*** EXERCISE INPUTS

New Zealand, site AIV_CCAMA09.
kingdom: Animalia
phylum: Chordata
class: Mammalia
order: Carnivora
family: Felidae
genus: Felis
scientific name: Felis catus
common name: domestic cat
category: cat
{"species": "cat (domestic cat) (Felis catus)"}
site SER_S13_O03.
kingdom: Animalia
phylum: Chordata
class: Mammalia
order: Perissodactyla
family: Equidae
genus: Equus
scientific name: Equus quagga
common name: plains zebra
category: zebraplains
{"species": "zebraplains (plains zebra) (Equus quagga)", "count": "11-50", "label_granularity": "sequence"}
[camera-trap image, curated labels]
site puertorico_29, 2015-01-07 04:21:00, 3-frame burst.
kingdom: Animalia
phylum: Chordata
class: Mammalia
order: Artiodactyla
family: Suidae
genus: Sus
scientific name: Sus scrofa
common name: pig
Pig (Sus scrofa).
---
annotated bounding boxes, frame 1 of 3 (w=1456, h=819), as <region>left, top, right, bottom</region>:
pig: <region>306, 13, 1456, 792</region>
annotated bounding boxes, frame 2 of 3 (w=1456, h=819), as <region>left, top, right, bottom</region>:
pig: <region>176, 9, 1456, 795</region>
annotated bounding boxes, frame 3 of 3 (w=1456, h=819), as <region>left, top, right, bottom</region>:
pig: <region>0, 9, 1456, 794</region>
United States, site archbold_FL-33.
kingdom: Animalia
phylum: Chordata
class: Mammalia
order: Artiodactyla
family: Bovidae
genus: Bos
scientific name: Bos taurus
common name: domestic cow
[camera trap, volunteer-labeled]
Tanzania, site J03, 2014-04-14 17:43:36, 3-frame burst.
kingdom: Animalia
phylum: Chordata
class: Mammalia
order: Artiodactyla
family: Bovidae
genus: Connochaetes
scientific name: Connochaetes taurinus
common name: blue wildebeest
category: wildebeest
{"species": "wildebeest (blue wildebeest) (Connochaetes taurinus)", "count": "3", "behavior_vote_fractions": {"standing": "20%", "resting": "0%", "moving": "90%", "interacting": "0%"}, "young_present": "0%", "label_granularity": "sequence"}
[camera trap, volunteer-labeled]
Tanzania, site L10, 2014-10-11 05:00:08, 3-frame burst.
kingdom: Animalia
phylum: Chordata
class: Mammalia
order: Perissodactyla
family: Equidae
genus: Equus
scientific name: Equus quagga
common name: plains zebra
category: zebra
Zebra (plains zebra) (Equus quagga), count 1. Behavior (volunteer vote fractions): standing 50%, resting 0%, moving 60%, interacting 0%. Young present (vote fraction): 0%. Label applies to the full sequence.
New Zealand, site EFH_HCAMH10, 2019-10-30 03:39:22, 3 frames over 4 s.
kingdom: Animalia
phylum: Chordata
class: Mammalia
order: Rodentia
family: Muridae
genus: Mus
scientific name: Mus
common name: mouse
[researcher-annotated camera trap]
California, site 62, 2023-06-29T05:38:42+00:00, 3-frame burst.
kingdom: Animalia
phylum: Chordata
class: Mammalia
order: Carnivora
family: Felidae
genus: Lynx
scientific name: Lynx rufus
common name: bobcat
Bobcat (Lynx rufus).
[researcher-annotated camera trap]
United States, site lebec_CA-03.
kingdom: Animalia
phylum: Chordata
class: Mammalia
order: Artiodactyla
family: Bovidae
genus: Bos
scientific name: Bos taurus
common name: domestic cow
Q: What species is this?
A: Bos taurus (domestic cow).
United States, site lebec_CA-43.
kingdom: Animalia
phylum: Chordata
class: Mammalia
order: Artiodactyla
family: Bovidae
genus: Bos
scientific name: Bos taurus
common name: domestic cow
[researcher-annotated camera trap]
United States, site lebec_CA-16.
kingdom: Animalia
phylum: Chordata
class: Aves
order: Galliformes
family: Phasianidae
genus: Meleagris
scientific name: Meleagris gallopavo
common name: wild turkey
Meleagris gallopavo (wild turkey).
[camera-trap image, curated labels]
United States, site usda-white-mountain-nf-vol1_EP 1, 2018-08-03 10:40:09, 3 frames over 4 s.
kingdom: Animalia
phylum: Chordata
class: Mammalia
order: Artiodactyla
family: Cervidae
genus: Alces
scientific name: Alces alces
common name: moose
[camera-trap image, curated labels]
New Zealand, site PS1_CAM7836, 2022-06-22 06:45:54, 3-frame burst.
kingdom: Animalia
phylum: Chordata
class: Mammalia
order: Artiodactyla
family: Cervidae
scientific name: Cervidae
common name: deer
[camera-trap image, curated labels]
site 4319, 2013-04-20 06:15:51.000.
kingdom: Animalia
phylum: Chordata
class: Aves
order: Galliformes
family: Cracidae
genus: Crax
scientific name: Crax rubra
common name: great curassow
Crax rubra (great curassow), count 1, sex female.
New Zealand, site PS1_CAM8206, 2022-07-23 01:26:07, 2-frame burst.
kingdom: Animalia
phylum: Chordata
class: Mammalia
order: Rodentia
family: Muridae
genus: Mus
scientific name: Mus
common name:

******

WHAT THE TASK ASKS - Work through the entries, filtering for the string "Connochaetes", and copy each line that holds it.

OUTPUT OF THE EXERCISE -
genus: Connochaetes
scientific name: Connochaetes taurinus
{"species": "wildebeest (blue wildebeest) (Connochaetes taurinus)", "count": "3", "behavior_vote_fractions": {"standing": "20%", "resting": "0%", "moving": "90%", "interacting": "0%"}, "young_present": "0%", "label_granularity": "sequence"}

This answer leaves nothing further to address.